◆ **What you have to do**: Update the comments on Mumbai: reproduce everything from "As a former" down to "liked my posts." with "pollution" replaced by "smog".

You have an interesting and thought-provoking buunch of posts there.
As a former Mumbaiite who now lives abroad, I can understand what you feel. I love the diversity of Mumbai, the liberalism, the freedom and security enjoyed by women, the ability to get almost everything one wants there (in the material sense), but looking at the pollution, the lack of fresh air and free space, the increasingly wretched conditions of our trains, buses and roads, the living conditions of the poor in slums and on the streets, I feel absolutely depressed.
Keep up the good work!
Glad you liked my posts.
Yes, Mumbai is a messy place, polluted. The poverty and hygiene are great concerns. The living conditions, sometimes downright annoying. Probably that’s why many of us escape to the cyberworld, with its freedom and its connectivity. Where, we can be heard in spite of the din of traffic. Where we don’t feel ‘homeless’ anymore.
Hi,
Your post really struck home. Mumbai was my home for over twenty years and it is knitted into my being. Not a day goes by when I don't long to be back. Not a day goes by when I am glad to be away. How many of us have been desensitised to poverty and misery as we travel first class to work everyday or impatiently wave away beggars as we wait in our cars at the traffic lights. Does it take an outsider to tell us? And what can anyone spare - a thought, a rupee, a kind word? No it'll take more than that. But for the moment, do what you can and now. Else, find solace elsewhere like so many!

◆ **Data segment**:
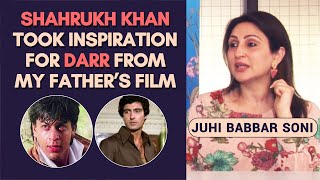 Raj Babbars Daughter Juhi Soni Praises Shahrukh Khan For His Humbleness  Exclusive Interview [upl. by Jerold]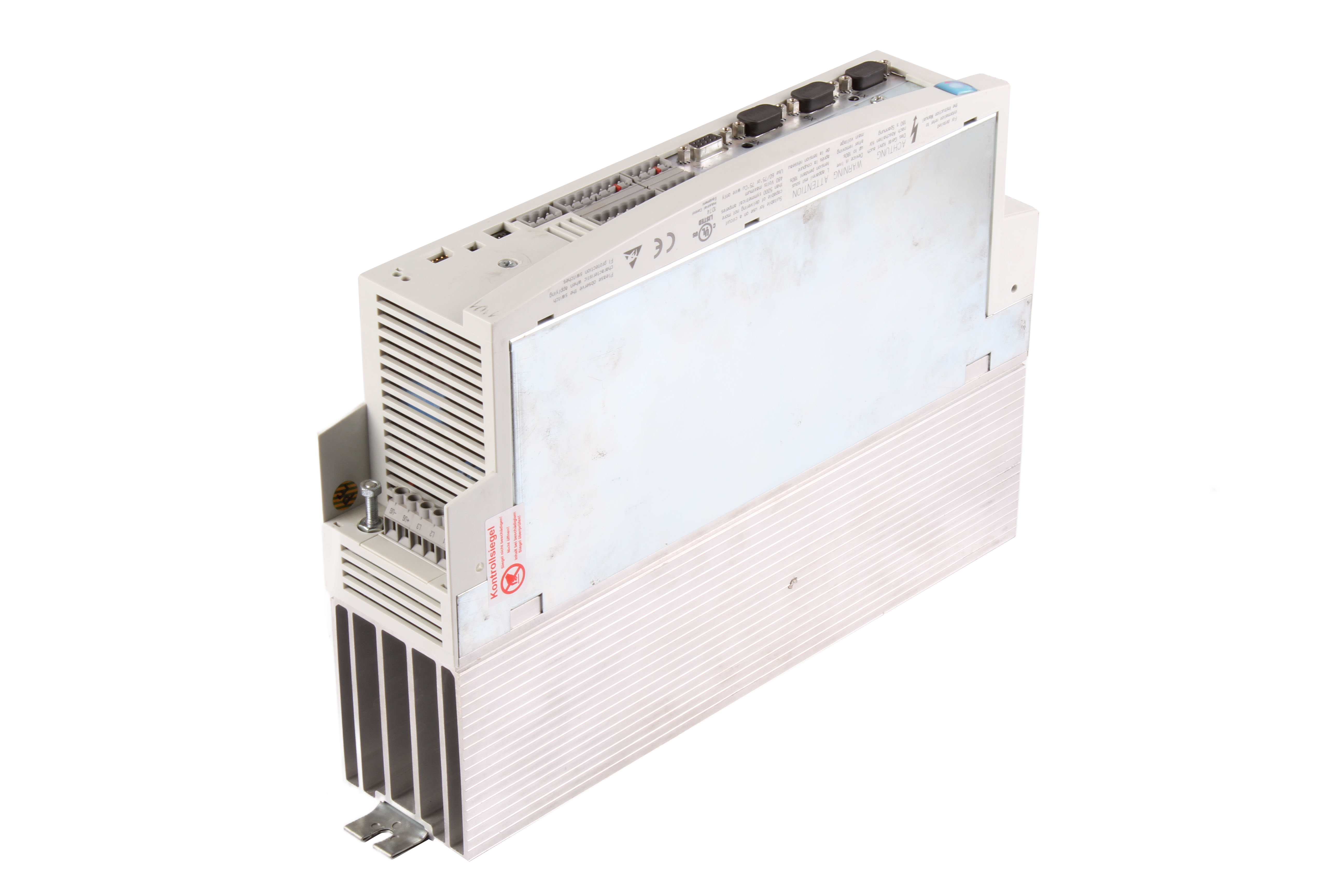 LENZE EVS9322-ESV004 ID.-NO.13015904 480V 2.5A 3 -F 480 HZ 0-480V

◆ **Answer space**:
As a former Mumbaiite who now lives abroad, I can understand what you feel. I love the diversity of Mumbai, the liberalism, the freedom and security enjoyed by women, the ability to get almost everything one wants there (in the material sense), but looking at the smog, the lack of fresh air and free space, the increasingly wretched conditions of our trains, buses and roads, the living conditions of the poor in slums and on the streets, I feel absolutely depressed.
Keep up the good work!
Glad you liked my posts.